- Task description: Copy all lines in the material holding the string "width".

- The records:
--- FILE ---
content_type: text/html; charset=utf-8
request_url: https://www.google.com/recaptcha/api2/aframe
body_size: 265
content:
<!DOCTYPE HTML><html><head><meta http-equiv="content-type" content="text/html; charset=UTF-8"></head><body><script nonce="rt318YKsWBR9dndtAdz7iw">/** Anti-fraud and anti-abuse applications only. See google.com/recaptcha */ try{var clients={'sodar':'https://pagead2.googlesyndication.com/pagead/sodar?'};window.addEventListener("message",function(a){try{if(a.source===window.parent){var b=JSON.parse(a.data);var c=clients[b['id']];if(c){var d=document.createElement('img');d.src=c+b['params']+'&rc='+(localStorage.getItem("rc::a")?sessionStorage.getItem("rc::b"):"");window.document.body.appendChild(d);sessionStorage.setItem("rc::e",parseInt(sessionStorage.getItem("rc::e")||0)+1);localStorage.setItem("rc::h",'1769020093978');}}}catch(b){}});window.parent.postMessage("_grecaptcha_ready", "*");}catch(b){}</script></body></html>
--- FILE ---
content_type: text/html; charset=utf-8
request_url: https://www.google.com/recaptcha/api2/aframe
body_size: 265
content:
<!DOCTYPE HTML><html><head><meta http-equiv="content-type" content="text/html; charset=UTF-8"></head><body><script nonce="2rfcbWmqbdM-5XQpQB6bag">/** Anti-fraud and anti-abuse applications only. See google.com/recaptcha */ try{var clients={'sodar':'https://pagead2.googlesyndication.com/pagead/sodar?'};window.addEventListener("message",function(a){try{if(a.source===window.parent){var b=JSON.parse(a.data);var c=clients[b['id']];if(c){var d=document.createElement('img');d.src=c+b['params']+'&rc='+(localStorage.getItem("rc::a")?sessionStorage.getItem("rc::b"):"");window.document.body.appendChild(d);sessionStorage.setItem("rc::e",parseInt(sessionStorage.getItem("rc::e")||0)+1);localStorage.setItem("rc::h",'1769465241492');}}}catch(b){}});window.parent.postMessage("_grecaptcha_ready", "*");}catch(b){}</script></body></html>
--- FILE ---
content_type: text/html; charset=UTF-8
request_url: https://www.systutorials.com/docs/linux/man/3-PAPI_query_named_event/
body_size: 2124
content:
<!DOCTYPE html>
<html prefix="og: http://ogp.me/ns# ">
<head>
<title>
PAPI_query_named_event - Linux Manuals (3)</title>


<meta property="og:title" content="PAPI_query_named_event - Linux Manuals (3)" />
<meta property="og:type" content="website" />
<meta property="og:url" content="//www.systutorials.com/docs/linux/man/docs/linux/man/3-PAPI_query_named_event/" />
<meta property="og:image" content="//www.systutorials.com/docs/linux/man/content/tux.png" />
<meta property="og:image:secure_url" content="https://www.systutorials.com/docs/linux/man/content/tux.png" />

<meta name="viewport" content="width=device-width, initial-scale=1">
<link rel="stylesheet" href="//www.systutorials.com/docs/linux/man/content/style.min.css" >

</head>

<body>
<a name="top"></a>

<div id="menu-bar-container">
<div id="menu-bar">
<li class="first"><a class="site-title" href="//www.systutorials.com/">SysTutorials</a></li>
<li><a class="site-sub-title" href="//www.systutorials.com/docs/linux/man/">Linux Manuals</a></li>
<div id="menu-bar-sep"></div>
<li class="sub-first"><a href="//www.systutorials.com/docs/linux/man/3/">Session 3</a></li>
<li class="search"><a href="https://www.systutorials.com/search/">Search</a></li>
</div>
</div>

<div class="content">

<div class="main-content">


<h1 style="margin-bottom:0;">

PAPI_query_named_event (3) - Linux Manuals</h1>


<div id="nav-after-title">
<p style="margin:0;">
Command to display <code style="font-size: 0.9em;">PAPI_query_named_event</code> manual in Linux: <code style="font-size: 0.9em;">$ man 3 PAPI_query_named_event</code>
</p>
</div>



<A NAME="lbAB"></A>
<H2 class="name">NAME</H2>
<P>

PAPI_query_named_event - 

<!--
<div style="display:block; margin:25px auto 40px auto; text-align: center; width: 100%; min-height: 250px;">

- Response for this exercise:
<meta name="viewport" content="width=device-width, initial-scale=1">
<div style="display:block; margin:25px auto 40px auto; text-align: center; width: 100%; min-height: 250px;">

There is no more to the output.